> The problem
Output every line of the entries from the line containing "From this camera" through the last, exactly, with no other content.

Entries on spatial positioning:
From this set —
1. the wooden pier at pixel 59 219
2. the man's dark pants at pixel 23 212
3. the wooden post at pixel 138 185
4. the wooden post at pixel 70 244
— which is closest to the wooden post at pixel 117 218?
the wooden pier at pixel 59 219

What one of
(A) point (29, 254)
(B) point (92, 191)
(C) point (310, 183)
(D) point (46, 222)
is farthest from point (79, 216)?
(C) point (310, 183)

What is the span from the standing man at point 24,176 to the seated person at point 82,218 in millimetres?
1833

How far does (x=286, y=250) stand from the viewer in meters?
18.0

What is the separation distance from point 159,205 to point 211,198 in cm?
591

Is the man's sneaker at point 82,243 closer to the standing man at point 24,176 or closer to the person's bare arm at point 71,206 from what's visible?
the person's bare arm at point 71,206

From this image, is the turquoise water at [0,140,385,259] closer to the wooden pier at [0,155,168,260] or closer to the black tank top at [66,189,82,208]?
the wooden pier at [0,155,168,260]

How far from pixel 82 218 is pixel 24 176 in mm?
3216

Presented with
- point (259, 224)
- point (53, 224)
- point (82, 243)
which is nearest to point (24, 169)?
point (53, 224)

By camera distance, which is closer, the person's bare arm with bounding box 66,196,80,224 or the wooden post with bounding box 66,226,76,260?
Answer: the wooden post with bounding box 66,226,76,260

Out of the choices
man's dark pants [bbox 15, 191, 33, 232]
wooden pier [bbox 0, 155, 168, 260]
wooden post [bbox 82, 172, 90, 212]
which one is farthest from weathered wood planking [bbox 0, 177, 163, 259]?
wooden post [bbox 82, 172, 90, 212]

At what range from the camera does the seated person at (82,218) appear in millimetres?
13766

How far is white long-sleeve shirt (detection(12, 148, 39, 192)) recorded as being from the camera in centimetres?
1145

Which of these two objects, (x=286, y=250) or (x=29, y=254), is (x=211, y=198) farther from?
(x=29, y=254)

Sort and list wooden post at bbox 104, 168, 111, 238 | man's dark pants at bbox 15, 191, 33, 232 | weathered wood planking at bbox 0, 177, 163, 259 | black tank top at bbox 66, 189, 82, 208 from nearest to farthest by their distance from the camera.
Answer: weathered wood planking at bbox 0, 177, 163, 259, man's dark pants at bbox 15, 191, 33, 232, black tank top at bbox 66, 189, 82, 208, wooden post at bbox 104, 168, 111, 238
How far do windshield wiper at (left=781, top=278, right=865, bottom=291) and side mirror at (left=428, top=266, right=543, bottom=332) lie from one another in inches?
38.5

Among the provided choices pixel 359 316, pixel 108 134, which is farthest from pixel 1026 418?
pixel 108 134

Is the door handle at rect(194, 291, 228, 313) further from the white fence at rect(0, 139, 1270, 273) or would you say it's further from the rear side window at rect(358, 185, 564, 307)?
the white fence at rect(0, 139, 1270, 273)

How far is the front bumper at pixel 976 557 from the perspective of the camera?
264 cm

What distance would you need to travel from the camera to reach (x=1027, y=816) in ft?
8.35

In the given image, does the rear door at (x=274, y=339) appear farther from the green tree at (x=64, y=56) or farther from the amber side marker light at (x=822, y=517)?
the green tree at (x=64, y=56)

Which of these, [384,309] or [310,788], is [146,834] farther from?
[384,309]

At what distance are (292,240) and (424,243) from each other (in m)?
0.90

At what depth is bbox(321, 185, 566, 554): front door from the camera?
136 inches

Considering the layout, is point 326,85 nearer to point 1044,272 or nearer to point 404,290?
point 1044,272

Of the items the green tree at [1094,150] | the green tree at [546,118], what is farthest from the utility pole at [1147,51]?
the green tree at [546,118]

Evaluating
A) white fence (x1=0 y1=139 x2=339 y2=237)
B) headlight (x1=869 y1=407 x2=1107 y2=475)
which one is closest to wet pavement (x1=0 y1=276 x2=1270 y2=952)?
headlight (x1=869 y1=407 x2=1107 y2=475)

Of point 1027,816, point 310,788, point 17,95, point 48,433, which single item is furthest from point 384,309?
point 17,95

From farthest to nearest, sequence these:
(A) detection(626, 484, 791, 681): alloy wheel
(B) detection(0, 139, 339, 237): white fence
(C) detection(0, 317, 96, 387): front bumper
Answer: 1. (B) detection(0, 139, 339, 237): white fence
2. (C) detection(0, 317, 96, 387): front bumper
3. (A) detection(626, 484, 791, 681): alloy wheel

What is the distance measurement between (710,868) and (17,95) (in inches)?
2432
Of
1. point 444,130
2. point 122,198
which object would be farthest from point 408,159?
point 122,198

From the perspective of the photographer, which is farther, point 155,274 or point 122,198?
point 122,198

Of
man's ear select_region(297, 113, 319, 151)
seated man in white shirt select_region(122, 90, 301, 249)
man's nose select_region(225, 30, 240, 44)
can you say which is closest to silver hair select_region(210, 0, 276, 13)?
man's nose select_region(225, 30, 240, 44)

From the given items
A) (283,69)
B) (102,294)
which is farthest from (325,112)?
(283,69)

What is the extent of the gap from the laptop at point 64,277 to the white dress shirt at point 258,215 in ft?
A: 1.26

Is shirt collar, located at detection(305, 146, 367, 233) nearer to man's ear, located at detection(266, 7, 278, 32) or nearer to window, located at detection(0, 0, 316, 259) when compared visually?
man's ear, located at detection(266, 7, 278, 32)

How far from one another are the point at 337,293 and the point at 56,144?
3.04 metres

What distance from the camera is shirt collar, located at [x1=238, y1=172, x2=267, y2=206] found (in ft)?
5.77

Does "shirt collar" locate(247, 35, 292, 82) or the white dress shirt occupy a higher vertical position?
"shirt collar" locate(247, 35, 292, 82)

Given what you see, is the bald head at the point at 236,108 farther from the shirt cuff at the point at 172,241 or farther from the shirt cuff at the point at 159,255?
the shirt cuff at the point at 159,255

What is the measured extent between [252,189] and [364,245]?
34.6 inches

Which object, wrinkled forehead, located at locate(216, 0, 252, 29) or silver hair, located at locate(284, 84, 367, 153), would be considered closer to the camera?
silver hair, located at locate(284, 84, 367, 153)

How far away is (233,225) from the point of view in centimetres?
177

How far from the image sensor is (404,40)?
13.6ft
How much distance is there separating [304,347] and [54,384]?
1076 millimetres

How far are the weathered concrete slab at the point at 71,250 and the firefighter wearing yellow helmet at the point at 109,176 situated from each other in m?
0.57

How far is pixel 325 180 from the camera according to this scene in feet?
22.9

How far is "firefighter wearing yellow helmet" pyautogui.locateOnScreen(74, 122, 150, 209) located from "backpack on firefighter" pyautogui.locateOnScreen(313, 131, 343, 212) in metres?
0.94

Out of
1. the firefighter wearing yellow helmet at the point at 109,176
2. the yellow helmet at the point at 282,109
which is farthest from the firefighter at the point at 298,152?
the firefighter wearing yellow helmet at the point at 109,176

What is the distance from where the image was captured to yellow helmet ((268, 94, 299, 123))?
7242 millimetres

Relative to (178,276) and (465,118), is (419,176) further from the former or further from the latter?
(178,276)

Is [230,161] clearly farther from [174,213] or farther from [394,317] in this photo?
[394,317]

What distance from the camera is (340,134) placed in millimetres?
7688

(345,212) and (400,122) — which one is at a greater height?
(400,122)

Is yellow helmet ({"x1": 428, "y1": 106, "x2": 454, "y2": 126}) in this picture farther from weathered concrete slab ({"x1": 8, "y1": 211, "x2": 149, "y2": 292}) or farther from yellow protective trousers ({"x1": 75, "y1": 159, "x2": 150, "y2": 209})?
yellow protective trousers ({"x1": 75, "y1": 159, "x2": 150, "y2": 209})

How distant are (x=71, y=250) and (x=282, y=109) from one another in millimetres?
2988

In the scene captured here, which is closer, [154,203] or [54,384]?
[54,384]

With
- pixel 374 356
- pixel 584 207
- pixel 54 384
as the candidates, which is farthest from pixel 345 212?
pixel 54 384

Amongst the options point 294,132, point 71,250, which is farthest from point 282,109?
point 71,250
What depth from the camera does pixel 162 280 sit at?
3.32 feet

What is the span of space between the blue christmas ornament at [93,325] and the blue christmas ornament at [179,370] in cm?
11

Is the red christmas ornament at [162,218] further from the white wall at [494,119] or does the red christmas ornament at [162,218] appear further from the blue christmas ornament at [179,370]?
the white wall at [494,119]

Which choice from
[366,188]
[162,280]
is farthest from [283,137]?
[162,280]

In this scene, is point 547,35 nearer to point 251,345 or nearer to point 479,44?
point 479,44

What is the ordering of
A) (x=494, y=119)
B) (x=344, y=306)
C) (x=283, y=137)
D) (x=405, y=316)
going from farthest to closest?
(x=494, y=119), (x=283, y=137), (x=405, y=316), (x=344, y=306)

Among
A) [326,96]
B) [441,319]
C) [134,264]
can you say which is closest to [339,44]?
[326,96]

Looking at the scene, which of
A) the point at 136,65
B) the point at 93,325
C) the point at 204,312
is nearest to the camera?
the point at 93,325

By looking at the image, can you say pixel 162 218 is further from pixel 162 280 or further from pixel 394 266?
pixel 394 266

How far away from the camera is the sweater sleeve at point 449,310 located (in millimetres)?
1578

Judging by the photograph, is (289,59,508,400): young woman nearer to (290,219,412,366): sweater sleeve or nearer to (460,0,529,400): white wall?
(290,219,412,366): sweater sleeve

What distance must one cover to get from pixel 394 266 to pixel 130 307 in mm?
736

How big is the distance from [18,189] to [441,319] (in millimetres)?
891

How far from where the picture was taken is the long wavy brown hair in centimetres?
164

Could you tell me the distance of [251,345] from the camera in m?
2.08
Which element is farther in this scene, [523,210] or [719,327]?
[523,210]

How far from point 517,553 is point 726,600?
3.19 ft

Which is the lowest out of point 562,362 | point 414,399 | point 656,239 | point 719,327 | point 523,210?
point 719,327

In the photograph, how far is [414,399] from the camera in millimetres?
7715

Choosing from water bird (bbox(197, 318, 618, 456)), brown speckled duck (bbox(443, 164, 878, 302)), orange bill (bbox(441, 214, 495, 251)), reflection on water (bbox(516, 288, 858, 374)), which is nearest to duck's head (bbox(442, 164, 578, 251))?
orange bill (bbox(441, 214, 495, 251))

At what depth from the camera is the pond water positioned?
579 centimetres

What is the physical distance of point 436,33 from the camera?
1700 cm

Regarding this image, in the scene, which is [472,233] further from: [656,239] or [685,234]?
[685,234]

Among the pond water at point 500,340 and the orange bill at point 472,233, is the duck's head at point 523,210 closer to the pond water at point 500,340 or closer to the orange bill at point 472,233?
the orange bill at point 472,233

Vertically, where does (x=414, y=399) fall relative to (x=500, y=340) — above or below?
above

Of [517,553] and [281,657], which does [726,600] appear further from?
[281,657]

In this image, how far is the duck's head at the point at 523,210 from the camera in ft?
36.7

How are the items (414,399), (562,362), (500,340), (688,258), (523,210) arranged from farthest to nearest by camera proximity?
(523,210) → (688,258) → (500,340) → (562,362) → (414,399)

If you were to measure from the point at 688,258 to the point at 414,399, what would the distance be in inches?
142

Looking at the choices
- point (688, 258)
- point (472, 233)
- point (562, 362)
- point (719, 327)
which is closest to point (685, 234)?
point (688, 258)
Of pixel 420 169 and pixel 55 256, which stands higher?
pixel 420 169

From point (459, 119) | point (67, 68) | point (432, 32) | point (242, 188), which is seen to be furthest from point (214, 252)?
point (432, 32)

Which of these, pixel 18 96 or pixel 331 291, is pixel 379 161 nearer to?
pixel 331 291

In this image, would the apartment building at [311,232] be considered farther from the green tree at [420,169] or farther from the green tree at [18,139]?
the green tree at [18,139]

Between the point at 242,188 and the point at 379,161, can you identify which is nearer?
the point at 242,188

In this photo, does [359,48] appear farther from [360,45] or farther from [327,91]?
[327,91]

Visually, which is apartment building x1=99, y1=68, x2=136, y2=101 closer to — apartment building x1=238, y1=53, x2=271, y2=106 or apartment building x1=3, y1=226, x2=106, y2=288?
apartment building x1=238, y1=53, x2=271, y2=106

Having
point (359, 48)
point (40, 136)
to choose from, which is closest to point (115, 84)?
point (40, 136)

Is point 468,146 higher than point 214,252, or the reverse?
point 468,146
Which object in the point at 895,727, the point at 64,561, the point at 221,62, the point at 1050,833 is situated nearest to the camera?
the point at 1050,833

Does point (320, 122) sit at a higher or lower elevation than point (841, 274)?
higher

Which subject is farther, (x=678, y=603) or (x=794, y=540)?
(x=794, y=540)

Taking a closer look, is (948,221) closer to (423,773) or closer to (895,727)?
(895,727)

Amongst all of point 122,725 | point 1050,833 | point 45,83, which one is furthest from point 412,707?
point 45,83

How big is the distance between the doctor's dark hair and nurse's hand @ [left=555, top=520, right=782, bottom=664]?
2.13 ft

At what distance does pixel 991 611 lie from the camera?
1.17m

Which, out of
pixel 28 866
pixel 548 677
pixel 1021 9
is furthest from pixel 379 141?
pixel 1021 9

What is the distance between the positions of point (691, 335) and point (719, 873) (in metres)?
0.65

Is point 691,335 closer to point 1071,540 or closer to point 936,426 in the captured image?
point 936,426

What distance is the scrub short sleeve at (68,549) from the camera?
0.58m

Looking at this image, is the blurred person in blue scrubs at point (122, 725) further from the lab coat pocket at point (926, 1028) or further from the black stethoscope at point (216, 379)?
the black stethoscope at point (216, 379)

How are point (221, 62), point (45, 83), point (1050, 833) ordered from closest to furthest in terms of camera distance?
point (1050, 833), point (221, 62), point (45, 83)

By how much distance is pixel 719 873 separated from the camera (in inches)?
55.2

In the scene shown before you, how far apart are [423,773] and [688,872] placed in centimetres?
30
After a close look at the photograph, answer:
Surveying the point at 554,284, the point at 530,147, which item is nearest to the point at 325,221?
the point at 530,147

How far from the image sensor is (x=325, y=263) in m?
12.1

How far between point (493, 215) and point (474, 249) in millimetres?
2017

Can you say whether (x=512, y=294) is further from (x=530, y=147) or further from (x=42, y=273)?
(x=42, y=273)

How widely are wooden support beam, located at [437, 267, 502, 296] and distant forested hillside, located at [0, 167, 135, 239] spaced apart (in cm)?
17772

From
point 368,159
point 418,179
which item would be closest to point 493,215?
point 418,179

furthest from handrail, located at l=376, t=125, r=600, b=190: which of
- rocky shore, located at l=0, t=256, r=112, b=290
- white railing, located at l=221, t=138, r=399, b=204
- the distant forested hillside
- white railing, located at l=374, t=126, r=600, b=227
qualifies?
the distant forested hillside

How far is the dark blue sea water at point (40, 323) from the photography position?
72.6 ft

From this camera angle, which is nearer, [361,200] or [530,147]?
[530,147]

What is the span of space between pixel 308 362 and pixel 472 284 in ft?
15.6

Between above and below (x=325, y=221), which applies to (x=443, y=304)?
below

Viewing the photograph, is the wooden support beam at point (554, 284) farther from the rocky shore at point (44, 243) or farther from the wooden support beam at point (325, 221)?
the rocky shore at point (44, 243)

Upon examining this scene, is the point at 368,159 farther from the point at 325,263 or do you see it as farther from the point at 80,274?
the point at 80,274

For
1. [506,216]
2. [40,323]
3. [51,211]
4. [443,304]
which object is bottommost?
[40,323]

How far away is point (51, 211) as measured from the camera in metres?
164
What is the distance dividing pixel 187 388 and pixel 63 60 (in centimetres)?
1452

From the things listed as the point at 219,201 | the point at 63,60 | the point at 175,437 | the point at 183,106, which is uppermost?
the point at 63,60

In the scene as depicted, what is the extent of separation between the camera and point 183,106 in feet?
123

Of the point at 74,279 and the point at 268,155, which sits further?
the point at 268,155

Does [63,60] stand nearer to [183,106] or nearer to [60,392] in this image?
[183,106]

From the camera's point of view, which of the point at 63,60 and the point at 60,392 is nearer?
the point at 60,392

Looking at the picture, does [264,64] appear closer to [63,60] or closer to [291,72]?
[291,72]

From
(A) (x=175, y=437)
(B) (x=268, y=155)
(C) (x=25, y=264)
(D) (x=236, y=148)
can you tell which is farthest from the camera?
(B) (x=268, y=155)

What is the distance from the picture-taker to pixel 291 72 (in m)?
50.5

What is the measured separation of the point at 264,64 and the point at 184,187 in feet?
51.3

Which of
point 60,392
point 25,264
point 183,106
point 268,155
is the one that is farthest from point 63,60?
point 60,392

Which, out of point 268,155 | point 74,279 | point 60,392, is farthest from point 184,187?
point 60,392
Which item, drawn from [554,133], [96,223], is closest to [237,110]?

> The solution
From this camera angle, which is nearer, [361,200] or [530,147]?
[530,147]

What is the span of space between pixel 308 362 and pixel 472 284 in ft?
15.6

Between above and below (x=325, y=221), which applies to (x=443, y=304)?
below

Viewing the photograph, is the wooden support beam at point (554, 284) farther from the rocky shore at point (44, 243) or farther from the wooden support beam at point (325, 221)?
the rocky shore at point (44, 243)

Upon examining this scene, is the point at 368,159 farther from the point at 325,263 or do you see it as farther from the point at 80,274?
the point at 80,274

For
1. [506,216]
2. [40,323]
3. [51,211]
4. [443,304]
which object is bottommost?
[40,323]

How far away is point (51, 211) as measured from the camera in metres?
164
What is the distance dividing pixel 187 388 and pixel 63 60 (in centimetres)?
1452

From the things listed as the point at 219,201 | the point at 63,60 | the point at 175,437 | the point at 183,106, which is uppermost?
the point at 63,60

In the scene as depicted, what is the extent of separation between the camera and point 183,106 in feet?
123

Of the point at 74,279 and the point at 268,155, which sits further?
the point at 268,155

Does [63,60] stand nearer to [183,106] or nearer to [60,392] in this image?
[183,106]

From the camera's point of view, which of the point at 63,60 and the point at 60,392 is nearer?
the point at 60,392

Looking at the picture, does [264,64] appear closer to [63,60] or closer to [291,72]?
[291,72]

From
(A) (x=175, y=437)
(B) (x=268, y=155)
(C) (x=25, y=264)
(D) (x=236, y=148)
can you tell which is farthest from the camera?
(B) (x=268, y=155)

What is the distance from the picture-taker to pixel 291 72 (in m)?
50.5

What is the measured separation of the point at 264,64 and the point at 184,187 in feet?
51.3

Which of
point 60,392
point 25,264
point 183,106
point 268,155
is the one that is farthest from point 63,60?
point 60,392

Which, out of point 268,155 | point 74,279 | point 60,392, is farthest from point 184,187?
point 60,392
Which item, drawn from [554,133], [96,223], is closest to [237,110]?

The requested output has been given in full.